To :   <archport@ci.uc.pt>
Subject :   [Archport] Resposta ao post de NOSTRAE SPES VNICA
From :   Carlos Jorge Gonçalves Soares Fabiao <cfabiao@fl.ul.pt>
Date :   Mon, 8 Jun 2009 19:31:01 +0100

Exmº Senhor que usa o pseudónimo NOSTRAE SPES VNICA:

O texto que V. Exª enviou para a Archport pertence à categoria dos que a comunidade arqueológica tende a ignorar, por razões óbvias. Pela parte que me toca, não gostaria de deixar sem resposta a sua contribuição, por duas razões. Em primeiro lugar, porque penso que merece realmente uma resposta, em segundo, porque embora se presuma que o texto se esclarece a si próprio, dispensando qualquer comentário, por haver jovens ou outras pessoas menos informadas a aceder a este website convém responder, esclarecendo vários equívocos, incorrecções e imprecisões que o mesmo tem.
Comecemos por reiterar um esclarecimento importante: quem anda pelo campo (com detector de metais ou sem ele) a recolher artefactos arqueológicos à superfície ou por intermédio de escavação não é um arqueólogo. Arqueólogo é aquele que é superiormente autorizado a realizar trabalhos arqueológicos, em conformidade com o que se encontra definido no Decreto-Lei 270 / 99.
O pitoresco episódio que descreve do cavaleiro ?do povo lusitano? que acidentalmente perde a sua ?pequena falcata? envolve duas fortíssimas improbabilidades estatísticas. Primeiro, se tal acontecesse, seria remota a possibilidade de conservação da dita ?pequena falcata? (por alguma razão a esmagadora maioria das armas conhecidas provém de necrópoles, ou seja, de situações de enterramento intencional, que promove a sua real preservação). Segundo, se ela se conservasse, seria remotíssima a possibilidade de ser encontrada, mesmo por um detectorista no exercício do seu ?hobby?. Sobretudo porque como todos sabemos, o detectorista é selectivo na escolha dos lugares onde exerce o seu ?hobby?.

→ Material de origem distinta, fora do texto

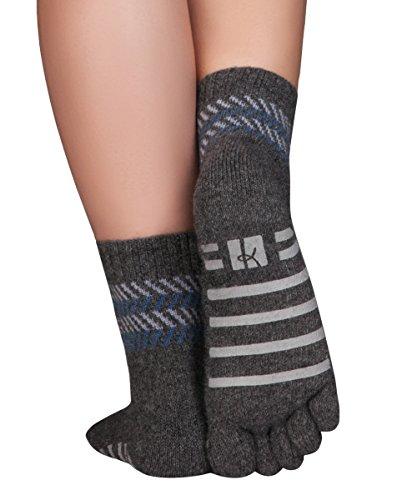 Knitido ABS Haussocken Home Merino Kaschmir, nahtlose Zehensocken ohne Gummiband, Größe:39-42, Farbe:dunkelgrau/blau (010)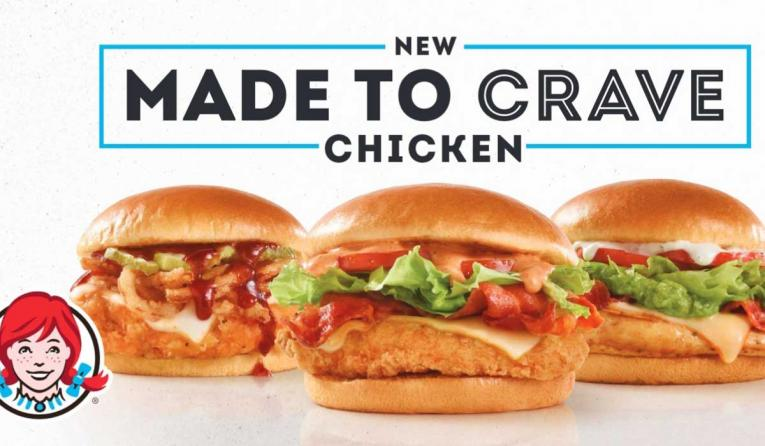 Wendy's Made to Crave Chicken Sandwiches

Na sua contribuição refere que há ocultações intencionais (os chamados tesouros numismáticos, de jóias, mistos, etc.) que se encontram fora das áreas residenciais e, por isso mesmo, não possuem ?contexto social?. Poderia começar por lhe dizer que são muitíssimo mais frequentes as ocultações dentro ou junto a povoados, por exemplo, do que em sítios ermos. Contudo, basta explicar-lhe que uma ocultação intencional tem sempre um contexto de ocultação que é, em si, socialmente significativo, constituindo, por isso mesmo, um relevante contexto arqueológico. Para além do mais, é ao arqueólogo que compete discernir se os artefactos estão (ou não estão) fora de contexto.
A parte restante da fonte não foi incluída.